The year is coming to an end. Some say 2016 was a great year, while others will say they’re glad it is finally coming to a conclusion.
Although it wasn’t perfect, there were some great surprises: Hillary Clinton lost, the mainstream media lost, the European Union (EU) elite lost and social justice warriors are shedding many, many tears.
What will 2017 look like? It should be an interesting one that’s for sure.
WalletHub has a list of 10 financial predictions for 2017. This list is meant to give American consumers a head start to preparing for next year’s numerous narratives.
After speaking with an array of economists and financial experts, the personal finance website came up with this list. Enjoy!
U.S. GDP Growth Will Remain Anemic, At 2.1%.
Unemployment Won’t Go Far, Finishing Around 5%.
The S&P 500 Won’t Do Much Better Than An Online Savings Account.
U.S. Auto Sales Will Surpass 17M For The Third Straight Year.
Existing Home Sales Will Rise To 6M, Despite Higher Rates.
The Fed Will Raise Rates Twice, Bringing Its Target to 1.125%.
Credit Card Debt Will Break All-Time Records, Topping $1 Trillion Owed.
Consumer Credit Scores Will Peak At 675 In 2017.
The Consumer Financial Protection Bureau Won’t Die.
Charge-Offs Will Top $30 Billion, Limiting Credit Availability.
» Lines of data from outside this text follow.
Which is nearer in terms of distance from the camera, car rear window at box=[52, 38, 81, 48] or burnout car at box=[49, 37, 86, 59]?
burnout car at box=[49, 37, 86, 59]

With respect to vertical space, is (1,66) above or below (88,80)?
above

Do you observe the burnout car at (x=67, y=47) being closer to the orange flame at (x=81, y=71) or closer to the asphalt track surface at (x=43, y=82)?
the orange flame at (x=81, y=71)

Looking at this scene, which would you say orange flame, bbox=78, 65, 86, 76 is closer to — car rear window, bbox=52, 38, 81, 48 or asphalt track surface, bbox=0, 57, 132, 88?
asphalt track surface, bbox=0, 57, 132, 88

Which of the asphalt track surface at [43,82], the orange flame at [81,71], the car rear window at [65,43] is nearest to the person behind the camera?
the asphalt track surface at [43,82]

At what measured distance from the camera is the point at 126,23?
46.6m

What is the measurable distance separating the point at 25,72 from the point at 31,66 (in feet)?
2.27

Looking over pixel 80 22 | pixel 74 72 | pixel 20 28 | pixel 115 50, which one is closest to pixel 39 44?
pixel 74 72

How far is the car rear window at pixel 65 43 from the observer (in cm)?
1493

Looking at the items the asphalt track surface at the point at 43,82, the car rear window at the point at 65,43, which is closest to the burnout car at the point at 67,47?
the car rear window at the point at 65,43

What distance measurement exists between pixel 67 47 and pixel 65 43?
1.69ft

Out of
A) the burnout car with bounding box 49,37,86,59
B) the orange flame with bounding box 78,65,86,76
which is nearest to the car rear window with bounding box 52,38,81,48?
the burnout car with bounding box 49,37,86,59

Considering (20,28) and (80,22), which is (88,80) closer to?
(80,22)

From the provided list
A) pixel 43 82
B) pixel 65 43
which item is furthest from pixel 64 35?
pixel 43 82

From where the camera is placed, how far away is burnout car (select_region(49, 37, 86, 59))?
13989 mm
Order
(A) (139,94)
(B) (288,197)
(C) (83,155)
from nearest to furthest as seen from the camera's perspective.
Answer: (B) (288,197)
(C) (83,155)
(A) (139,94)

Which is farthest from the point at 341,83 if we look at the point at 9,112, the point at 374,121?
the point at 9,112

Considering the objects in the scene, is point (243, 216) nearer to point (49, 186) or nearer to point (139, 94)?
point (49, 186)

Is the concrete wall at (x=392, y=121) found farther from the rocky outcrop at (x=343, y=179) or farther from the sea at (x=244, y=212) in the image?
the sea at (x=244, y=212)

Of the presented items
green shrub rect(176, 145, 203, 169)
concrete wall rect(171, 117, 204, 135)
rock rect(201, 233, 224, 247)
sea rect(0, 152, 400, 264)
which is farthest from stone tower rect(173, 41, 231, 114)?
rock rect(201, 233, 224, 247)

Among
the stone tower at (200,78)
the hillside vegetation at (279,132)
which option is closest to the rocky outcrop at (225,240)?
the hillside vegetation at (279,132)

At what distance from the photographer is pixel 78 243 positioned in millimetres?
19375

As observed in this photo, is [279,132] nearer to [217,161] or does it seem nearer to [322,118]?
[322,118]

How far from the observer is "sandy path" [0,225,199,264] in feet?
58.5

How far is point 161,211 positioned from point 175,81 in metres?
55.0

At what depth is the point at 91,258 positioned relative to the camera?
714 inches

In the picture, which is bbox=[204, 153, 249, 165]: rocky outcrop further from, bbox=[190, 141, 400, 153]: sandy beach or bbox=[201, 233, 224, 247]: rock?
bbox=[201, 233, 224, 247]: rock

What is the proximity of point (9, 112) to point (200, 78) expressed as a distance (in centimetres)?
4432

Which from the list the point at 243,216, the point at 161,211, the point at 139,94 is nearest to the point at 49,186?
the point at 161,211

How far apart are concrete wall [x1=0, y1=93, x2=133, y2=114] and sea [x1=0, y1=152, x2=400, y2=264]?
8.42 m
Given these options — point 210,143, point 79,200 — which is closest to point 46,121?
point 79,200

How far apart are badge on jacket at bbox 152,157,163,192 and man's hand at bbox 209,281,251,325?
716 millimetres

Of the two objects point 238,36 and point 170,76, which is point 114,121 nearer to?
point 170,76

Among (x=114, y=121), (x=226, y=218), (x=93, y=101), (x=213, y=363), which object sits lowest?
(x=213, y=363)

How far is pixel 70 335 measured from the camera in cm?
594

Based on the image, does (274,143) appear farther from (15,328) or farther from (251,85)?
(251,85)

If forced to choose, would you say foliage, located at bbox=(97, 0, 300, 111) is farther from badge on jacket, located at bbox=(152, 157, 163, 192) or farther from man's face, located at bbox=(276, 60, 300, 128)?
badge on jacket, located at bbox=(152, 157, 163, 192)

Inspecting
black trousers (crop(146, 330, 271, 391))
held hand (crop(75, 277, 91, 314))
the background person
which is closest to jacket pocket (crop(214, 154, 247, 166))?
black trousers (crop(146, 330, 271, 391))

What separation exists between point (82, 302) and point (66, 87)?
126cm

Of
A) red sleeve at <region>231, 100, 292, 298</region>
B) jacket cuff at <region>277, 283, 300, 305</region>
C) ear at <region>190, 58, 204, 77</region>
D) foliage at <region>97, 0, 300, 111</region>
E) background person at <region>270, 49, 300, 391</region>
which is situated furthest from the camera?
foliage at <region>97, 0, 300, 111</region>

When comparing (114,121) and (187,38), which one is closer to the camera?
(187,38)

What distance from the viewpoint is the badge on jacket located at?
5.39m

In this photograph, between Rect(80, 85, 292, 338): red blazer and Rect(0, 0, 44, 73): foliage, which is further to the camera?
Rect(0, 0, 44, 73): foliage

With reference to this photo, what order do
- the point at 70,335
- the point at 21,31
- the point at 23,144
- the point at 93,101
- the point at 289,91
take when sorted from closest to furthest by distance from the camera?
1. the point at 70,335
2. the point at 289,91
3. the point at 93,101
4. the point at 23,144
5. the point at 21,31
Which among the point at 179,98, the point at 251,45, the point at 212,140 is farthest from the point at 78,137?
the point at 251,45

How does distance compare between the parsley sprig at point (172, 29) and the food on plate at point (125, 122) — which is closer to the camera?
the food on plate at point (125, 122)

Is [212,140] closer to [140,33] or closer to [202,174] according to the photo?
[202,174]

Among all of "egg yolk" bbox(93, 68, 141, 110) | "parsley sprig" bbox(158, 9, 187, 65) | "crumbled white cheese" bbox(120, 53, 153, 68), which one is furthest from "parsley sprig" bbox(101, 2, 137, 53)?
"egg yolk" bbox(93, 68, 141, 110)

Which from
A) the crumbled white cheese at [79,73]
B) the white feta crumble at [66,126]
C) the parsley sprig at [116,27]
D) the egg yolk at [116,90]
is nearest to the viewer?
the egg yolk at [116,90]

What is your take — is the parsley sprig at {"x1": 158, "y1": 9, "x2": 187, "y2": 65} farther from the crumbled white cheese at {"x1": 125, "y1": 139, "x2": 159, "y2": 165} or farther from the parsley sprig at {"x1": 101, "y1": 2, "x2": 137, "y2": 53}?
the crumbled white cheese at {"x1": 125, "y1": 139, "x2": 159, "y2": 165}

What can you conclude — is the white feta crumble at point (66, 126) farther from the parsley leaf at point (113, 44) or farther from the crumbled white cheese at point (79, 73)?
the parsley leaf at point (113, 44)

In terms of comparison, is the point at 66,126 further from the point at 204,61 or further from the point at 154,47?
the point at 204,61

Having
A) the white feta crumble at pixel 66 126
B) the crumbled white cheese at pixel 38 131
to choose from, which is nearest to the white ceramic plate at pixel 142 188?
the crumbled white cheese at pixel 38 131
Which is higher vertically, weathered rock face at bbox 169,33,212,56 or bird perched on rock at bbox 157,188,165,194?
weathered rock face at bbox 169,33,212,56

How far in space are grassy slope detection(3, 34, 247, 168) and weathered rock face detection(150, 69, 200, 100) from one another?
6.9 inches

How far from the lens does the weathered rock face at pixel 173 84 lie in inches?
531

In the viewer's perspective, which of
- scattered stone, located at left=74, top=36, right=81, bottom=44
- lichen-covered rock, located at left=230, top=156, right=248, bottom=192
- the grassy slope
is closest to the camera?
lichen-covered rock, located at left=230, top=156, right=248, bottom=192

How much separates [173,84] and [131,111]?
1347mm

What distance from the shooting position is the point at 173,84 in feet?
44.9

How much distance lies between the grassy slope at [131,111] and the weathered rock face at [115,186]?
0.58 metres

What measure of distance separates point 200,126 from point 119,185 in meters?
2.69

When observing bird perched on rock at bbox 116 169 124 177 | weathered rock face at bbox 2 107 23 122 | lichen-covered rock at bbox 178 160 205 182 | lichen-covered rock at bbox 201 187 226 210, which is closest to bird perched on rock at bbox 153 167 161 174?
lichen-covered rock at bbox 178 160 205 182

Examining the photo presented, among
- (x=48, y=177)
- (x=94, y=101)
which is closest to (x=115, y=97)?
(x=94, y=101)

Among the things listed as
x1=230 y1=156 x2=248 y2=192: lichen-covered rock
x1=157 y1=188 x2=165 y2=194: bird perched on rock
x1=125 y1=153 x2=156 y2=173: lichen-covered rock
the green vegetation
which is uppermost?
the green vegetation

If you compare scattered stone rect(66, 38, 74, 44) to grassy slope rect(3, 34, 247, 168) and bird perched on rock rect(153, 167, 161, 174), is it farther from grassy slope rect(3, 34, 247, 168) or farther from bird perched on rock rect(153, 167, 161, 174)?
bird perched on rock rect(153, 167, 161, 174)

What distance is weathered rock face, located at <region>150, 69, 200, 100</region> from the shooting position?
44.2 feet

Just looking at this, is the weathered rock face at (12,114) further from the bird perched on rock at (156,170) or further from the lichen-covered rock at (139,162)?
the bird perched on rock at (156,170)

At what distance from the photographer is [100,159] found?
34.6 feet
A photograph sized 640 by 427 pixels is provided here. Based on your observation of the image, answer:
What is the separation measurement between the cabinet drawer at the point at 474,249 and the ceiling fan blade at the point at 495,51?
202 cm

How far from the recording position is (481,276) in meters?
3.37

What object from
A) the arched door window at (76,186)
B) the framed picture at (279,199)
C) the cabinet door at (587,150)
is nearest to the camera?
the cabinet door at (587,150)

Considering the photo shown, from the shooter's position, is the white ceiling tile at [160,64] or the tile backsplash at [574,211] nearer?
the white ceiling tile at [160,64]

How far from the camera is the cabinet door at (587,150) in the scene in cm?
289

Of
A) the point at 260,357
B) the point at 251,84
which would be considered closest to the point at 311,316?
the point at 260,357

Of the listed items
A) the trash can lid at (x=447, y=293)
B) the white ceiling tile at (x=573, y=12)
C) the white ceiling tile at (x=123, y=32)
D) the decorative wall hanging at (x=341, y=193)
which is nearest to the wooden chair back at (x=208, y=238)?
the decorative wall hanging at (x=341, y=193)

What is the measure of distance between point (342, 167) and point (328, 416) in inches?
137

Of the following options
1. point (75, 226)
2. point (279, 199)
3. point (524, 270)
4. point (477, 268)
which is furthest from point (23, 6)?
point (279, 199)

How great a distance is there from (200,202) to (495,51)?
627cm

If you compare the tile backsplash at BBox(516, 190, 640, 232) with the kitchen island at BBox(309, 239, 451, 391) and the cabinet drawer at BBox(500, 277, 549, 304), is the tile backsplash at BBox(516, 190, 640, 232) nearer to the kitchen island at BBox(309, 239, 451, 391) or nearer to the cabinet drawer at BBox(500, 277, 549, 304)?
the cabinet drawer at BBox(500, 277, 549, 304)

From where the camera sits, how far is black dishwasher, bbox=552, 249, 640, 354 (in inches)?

What do you think will happen in 2017? Let us know in the comments section!
JRATT says
I will pay off $7,200 of my $15,000 debt. I am not worried about credit card debt topping 1 Trillion, that is only about 6% of GDP. There is less than a 10 % default rate. We are living in a debt fueled economy without debt many would be out of a job. The government debt of over 20 Trillion and growing is the bigger problem, once the money is spent it is never paid back. Unlike credit card debt.
Rabelrouser says
A debt economy is always based upon money that does not exist, just a notation in a ledger book, nothing more.
The more the debt, the greater frequency there is of financial collapse(s) in an ever closer cycle of time. Debt spending historically has proven this regardless of how it is whitewashed with pie in the sky promises, or fancy verbal gymnastics.
To cure a problem you go after the root cause, not the symptoms; you dont put a bandaid on cancer.
The root problem started with the biggest lie ever told in this nation the Federal Reserve Act, and the 16th amendment. It has festered with out even claiming what the symptoms are, much less the revealing of the root cause.
The economy will not “get better” by its debt nature, it can not.
And, it will come to an ugly, and disasterious conclusion.
But, no one will ever blame the cause, just the party in power at the time. This is historical fact.
The less debt a person has, the better off they will be at the time of the coming collapse, and an even greater position to be in will be having a wealth factor of hard assetts in hand.
Just a prediction that I have always spoken of, as I watch the path of a/ the debt economy just get worse.
JRATT says
17 million in new auto sales, projected in 2017, or the millions more used car sales without debt would not be possible. Neither would the 6.5 million new home sales or 5 million used homes sold in 2016. Debt is not the problem, it is a too big to fail banking system that takes on too much risk in stocks, bonds and derivatives like credit default swaps. Trillions of dollars in risk on paper to make a buck, is a bigger risk than home, auto and credit card debt.